How Does Psoriatic Arthritis Affect Diabetes Risk?

Elevated inflammatory markers and active joint disease were both considered risk factors for developing diabetes.
Elevated inflammatory markers and active joint disease were both considered risk factors for developing diabetes.

The prevalence of diabetes is higher in patients with psoriatic arthritis (PsA), with greater PsA activity correlating with a higher risk of developing the disease, according to recent research published in The Journal of Rheumatology.

“Psoriatic arthritis is strongly associated with obesity and its related comorbidities, including diabetes. In this study, we have found that patients with PsA have 43% higher risk of developing diabetes compared with the general population,” Lihi Eder, MD, PhD, from the Women's College Research Institute at Women's College Hospital and the Department of Medicine at the University of Toronto, told Rheumatology Advisor in an interview.

Dr Eder and colleagues performed a cohort analysis of 1305 patients in a large PsA specialty clinic in Ontario between January 1978 and November 2014 in which they measured the prevalence of diabetes and calculated the age-standardized prevalence ratio (SPR) of diabetes compared with the general population. To determine the relationship between diabetes risk factors and PsA disease activity, the researchers measured time-weighted arithmetic mean (AM) tender joint counts, swollen joint counts, dactylitis count, Psoriasis Area Severity Index, and erythrocyte sedimentation rates.

“This risk was especially high in the younger age groups,” Dr Eder told Rheumatology Advisor. “Moreover, we found that having higher levels of disease activity predicted the development of diabetes in patients with PsA. This highlights the potential role of inflammation in development of comorbidities such as diabetes in these patients.”

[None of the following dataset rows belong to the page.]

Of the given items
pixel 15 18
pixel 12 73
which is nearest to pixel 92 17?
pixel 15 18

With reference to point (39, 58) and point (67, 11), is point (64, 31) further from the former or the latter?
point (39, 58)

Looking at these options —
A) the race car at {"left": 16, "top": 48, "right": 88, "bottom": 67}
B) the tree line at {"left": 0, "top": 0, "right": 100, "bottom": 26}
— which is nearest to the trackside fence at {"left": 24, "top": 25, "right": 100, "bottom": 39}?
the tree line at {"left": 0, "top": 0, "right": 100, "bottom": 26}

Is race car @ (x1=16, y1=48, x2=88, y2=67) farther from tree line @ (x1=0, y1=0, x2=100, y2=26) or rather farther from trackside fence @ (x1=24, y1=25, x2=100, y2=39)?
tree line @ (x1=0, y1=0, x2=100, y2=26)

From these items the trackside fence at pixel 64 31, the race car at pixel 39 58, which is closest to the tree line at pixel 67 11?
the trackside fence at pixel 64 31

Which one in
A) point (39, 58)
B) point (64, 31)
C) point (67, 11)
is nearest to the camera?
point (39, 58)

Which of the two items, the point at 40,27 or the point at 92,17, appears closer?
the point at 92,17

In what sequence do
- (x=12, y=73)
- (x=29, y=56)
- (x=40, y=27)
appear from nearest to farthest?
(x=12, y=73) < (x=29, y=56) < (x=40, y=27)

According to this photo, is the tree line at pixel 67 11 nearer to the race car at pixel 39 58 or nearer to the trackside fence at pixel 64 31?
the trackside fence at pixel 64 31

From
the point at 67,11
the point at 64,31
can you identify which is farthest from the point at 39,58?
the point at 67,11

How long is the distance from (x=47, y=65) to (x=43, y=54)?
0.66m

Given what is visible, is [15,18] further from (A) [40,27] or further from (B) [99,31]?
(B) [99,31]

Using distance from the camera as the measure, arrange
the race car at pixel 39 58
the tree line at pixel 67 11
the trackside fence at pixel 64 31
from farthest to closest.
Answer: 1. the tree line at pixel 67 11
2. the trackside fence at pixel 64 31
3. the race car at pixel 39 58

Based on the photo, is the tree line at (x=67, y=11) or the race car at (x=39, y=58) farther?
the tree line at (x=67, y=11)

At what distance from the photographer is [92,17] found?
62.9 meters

Specifically, there was a 1.43 SPR for patients with PsA who had diabetes compared with the general population (P =.002); 73 patients developed diabetes in the subset of 1065 patients in the time-to-event analysis. The researchers noted factors that predicted diabetes when measuring PsA disease activity included AM erythrocyte sedimentation rate (HR = 1.21; 95% CI, 1.03-1.41; P =.02) and AM tender joint count (HR = 1.53; 95% CI, 1.08-2.18; P =.02).

High-Yield Data Summary

  • Screening for diabetes in patients with psoriatic arthritis is needed, especially in those with more active joint disease and elevated inflammatory markers. The control of inflammation may reduce the risk of developing diabetes in these patients.

Summary & Clinical Applicability

The researchers said other studies have shown an increased likelihood of patients with rheumatoid arthritis developing diabetes, but the risk of developing diabetes appears to be higher in patients with PsA.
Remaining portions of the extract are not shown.